Copy out the records word for word, starting at the line that contains "As the image" and ending at the line that contains "7242 millimetres", both lines included. Leave out the pictures.

** start **

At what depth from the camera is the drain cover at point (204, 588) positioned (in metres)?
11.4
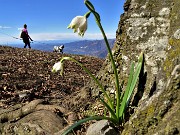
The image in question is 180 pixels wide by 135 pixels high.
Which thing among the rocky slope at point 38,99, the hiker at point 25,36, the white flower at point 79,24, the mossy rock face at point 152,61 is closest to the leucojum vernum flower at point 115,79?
the white flower at point 79,24

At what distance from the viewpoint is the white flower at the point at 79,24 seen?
421 centimetres

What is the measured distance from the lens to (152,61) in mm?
5039

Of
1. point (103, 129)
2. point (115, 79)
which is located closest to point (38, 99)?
point (115, 79)

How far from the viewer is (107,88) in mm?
5992

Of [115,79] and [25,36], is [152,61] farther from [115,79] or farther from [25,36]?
[25,36]

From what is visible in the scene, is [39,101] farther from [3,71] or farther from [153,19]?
[3,71]

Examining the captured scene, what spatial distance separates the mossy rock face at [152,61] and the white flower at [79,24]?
100cm

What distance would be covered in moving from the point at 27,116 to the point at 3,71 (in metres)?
5.81

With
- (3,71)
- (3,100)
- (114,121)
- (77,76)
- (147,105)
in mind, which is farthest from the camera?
(77,76)

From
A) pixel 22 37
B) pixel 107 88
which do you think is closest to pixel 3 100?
pixel 107 88

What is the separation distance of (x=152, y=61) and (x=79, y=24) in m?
1.37

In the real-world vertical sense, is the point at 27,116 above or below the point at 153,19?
below

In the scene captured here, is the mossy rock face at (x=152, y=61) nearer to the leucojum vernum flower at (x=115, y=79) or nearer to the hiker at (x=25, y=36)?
the leucojum vernum flower at (x=115, y=79)

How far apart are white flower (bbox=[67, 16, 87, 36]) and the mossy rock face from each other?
1.00 metres
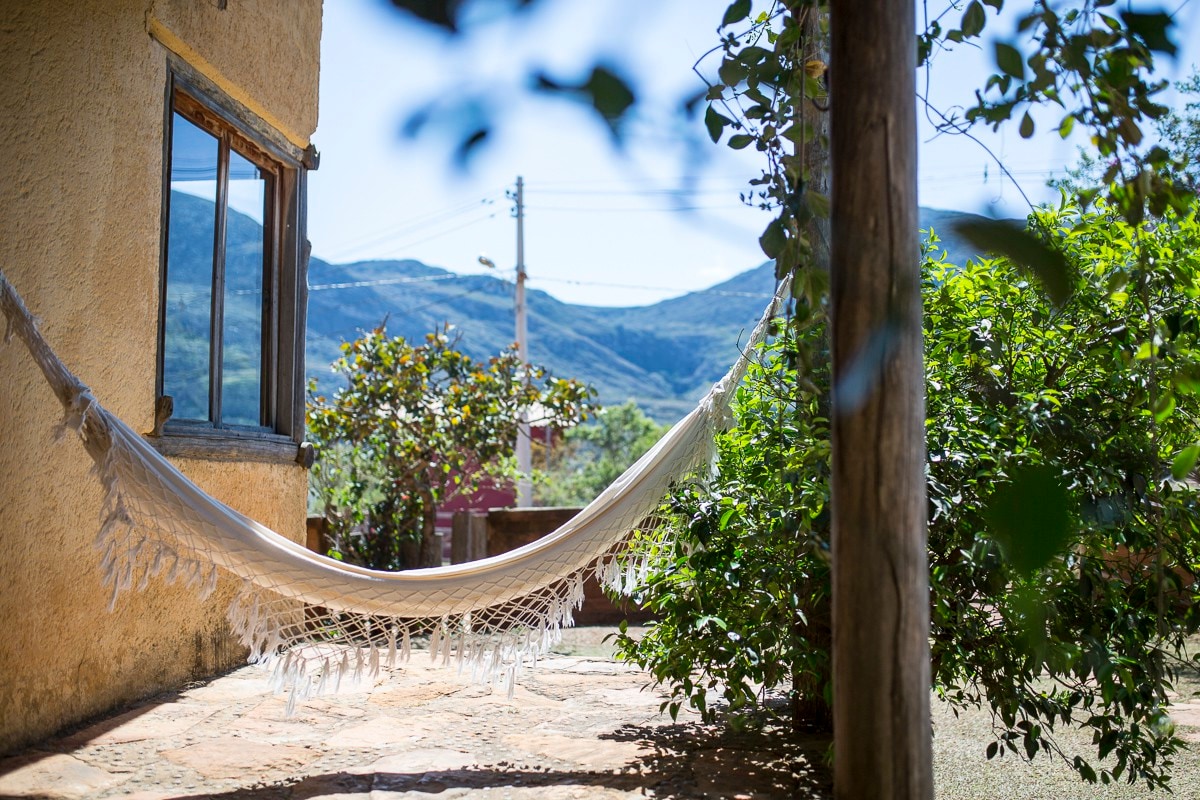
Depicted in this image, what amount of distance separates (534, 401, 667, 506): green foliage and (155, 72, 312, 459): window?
39.4 feet

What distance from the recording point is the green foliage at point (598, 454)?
17.3 meters

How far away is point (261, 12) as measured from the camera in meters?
3.35

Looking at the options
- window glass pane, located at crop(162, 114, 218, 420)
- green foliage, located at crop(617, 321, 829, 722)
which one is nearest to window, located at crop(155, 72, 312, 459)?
window glass pane, located at crop(162, 114, 218, 420)

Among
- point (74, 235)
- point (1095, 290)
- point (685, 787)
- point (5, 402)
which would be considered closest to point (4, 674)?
point (5, 402)

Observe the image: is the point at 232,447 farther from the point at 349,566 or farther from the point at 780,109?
the point at 780,109

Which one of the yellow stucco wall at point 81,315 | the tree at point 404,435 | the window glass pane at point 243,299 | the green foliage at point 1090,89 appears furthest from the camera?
the tree at point 404,435

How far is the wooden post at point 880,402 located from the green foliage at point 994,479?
660mm

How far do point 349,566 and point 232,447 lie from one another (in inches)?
52.0

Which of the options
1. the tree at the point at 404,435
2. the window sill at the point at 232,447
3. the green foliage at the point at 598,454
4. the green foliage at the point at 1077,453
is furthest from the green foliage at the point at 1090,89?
the green foliage at the point at 598,454

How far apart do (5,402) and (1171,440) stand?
2549mm

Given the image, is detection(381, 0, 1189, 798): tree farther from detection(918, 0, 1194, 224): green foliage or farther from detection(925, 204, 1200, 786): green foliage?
detection(925, 204, 1200, 786): green foliage

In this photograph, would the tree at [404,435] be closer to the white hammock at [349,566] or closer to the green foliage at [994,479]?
the white hammock at [349,566]

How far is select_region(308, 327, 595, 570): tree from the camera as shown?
5375mm

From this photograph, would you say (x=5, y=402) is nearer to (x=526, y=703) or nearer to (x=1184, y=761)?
(x=526, y=703)
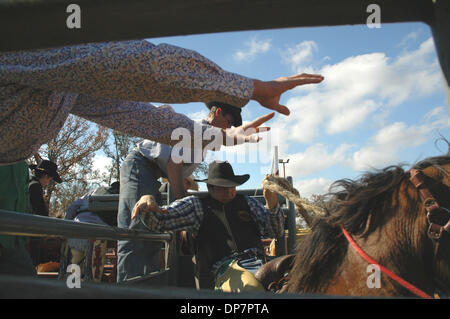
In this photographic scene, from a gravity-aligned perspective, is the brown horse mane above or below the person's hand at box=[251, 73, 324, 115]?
below

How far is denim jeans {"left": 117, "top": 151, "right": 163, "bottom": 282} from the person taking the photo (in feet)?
9.71

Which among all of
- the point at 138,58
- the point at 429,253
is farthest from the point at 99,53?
the point at 429,253

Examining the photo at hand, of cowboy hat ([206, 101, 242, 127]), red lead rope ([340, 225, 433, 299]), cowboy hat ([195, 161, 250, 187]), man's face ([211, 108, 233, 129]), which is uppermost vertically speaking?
cowboy hat ([206, 101, 242, 127])

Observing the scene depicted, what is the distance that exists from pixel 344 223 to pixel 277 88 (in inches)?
34.3

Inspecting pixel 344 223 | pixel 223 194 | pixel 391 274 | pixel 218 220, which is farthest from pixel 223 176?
pixel 391 274

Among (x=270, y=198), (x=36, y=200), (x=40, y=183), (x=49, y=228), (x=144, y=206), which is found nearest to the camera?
(x=49, y=228)

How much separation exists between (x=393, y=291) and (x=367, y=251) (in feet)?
0.58

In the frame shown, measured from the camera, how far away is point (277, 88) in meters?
1.03

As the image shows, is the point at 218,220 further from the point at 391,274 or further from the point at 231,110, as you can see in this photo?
the point at 391,274

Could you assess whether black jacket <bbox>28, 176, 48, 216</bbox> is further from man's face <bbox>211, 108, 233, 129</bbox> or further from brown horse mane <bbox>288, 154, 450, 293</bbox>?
brown horse mane <bbox>288, 154, 450, 293</bbox>

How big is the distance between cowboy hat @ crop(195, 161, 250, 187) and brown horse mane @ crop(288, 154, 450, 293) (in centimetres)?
182

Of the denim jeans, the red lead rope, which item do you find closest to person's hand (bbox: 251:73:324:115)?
the red lead rope
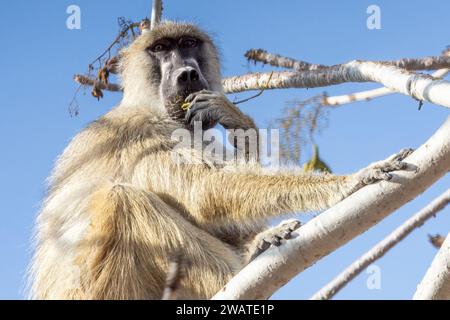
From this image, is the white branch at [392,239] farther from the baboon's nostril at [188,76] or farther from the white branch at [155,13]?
the white branch at [155,13]

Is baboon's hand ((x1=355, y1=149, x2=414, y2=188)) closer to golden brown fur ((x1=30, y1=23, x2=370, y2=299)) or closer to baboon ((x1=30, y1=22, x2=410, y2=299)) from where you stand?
baboon ((x1=30, y1=22, x2=410, y2=299))

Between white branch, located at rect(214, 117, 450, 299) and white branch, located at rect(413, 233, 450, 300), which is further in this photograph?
white branch, located at rect(413, 233, 450, 300)

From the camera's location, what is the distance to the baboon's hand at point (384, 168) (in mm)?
5363

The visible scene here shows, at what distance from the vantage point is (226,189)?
7242 millimetres

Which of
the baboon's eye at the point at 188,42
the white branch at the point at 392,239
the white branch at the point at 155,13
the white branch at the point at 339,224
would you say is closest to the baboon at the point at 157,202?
the white branch at the point at 339,224

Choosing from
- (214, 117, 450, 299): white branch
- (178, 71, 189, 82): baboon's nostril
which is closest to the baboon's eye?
(178, 71, 189, 82): baboon's nostril

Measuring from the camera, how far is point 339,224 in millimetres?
4996

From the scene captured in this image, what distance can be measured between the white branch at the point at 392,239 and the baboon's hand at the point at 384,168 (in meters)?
2.95

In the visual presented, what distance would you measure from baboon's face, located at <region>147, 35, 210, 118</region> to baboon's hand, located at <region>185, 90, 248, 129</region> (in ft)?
0.62

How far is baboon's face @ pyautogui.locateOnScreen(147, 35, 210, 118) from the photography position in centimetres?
835
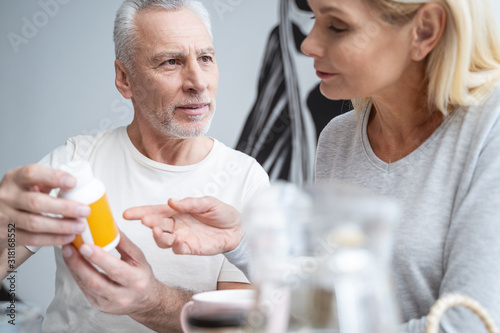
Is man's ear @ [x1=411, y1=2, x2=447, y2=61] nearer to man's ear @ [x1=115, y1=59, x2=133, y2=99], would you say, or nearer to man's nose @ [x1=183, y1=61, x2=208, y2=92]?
man's nose @ [x1=183, y1=61, x2=208, y2=92]

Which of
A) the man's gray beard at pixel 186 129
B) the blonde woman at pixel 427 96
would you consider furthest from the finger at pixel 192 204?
the man's gray beard at pixel 186 129

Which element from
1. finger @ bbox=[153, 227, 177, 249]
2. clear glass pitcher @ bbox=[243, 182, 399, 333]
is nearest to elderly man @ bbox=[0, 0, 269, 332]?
finger @ bbox=[153, 227, 177, 249]

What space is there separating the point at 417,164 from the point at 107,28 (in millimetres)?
2095

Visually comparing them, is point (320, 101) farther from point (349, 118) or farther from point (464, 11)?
point (464, 11)

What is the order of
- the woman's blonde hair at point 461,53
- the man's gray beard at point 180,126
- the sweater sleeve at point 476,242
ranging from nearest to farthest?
the sweater sleeve at point 476,242 → the woman's blonde hair at point 461,53 → the man's gray beard at point 180,126

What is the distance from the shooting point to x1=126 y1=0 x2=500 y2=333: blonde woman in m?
0.96

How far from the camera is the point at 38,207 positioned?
883mm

** end **

Answer to the problem.
As the image shows, is the point at 218,220 further from the point at 391,274 or further from the point at 231,110, as you can see in this photo?
the point at 391,274

Could you assess whether black jacket <bbox>28, 176, 48, 216</bbox> is further from man's face <bbox>211, 108, 233, 129</bbox> or further from brown horse mane <bbox>288, 154, 450, 293</bbox>?
brown horse mane <bbox>288, 154, 450, 293</bbox>

How big is the distance between cowboy hat @ crop(195, 161, 250, 187) and brown horse mane @ crop(288, 154, 450, 293) (in centimetres)?
182

Of the denim jeans, the red lead rope, which item do you find closest to person's hand (bbox: 251:73:324:115)?
the red lead rope
From this image, is the white branch at [392,239] farther from the baboon's nostril at [188,76] or farther from the white branch at [155,13]?
the white branch at [155,13]

Is baboon's hand ((x1=355, y1=149, x2=414, y2=188)) closer to golden brown fur ((x1=30, y1=23, x2=370, y2=299)) or closer to baboon ((x1=30, y1=22, x2=410, y2=299)) from where you stand?
baboon ((x1=30, y1=22, x2=410, y2=299))

Between white branch, located at rect(214, 117, 450, 299) and white branch, located at rect(413, 233, 450, 300), which is further in this photograph?
white branch, located at rect(413, 233, 450, 300)

From the camera's location, what is the distance to the baboon's hand at point (384, 168) (in mm)?
5363

The visible scene here shows, at what distance from the vantage point is (226,189)?
7242 millimetres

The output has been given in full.